Liquid chromatography-tandem mass spectrometry (LC-MS/MS) has been increasingly utilized in clinical laboratory testing through adequate method development and operation [1, 2]. Based on tandem mass spectrometry (MS/MS) analysis of amino acids and acylcarnitines in newborn dried blood spots, extended newborn screening for amino acid disorders, fatty acid oxidation defects, and some organic acidemias has been successfully implemented worldwide [3, 4]. In early newborn screening, dried blood spots were derivatized by butyl esterification and subsequently tested by MS/MS using the 102 neutral loss scan and 85 precursor ion scan methods. Due to drawbacks of the derivatization method, including the handling of hazardous reagents and a relatively complex and long sample preparation process, non-derivatization techniques for selected amino acid and acylcarnitine tests have been introduced. Initially, all laboratories that conducted MS/MS newborn screening tests used in-house developed tests, including derivatization as well as non-derivatization tests. However, since the introduction of specialized commercial kits, such as the NeoBase kit (PerkinElmer Finland, Turku, Finland), MassChrom (Chromsystems, Munich, Germany), and NeoMass AAAC (Labsystems Diagnostics, Vantaa, Finland), all of which are for non-derivatization tests, many laboratories use commercial kits for MS/MS newborn screening. Recently, PerkinElmer Finland launched the NeoBase 2 Non-derivatized MSMS kit, which can additionally analyze adenosine for adenosine deaminase deficiency, very-long-chain acylcarnitines and lysophosphatidylcholines (LPC) for X-linked adrenoleukodystrophy, and succinylacetone for second-tier differential diagnosis of tyrosinemia type 1 and transient tyrosinemia of the newborn.

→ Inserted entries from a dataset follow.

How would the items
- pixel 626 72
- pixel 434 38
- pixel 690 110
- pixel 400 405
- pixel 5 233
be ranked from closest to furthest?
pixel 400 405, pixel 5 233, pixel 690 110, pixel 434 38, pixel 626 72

It is crucial to use appropriate cutoffs for preterm babies for accurate result interpretation and to minimize false negatives without generating an excessive number of false positives. Zytkovicz, et al. [5] pointed out that different cutoffs need to be established for different subpopulations of newborns, including full-term, premature or low birth weight, very low birth weight, very low birth weight on total parenteral nutrition, and different specimen collection ages.

In this issue, Lee, et al. [6] comprehensively evaluated the analytical performance of the NeoBase 2 kit. The authors found that it showed adequate analytical performance in terms of precision, concordance with their in-house derivatization-based assay, limit of detection, lower limit of quantification, linearity, recoveries, and carryover. Tyrosinemia type 1 and transient tyrosinemia of the newborn were successfully differentiated by measuring succinylacetone. The authors also evaluated different cutoffs in preterm neonates in the Korean population. They identified 15 analytes (arginine, citrulline, tyrosine, adenosine, C0, C2, C4, C5, C6DC, C8:1, C12:1, C14:1, C16, C18:2, and C20:0- LPCs) showing different cutoffs between preterm and term babies and proposed higher preterm cutoffs for three analytes (tyrosine, adenosine, and C20:0-LPC) for the first time in Korea.

This study will be of help to readers interested in MS/MS-based special chemistry tests, especially, those affiliated to laboratories that conduct extended newborn screening using MS/MS. The authors proposed different cutoffs for preterm neonates, which is helpful for the accurate interpretation of newborn screening tests to minimize false negatives without generating an excessive number of false positives.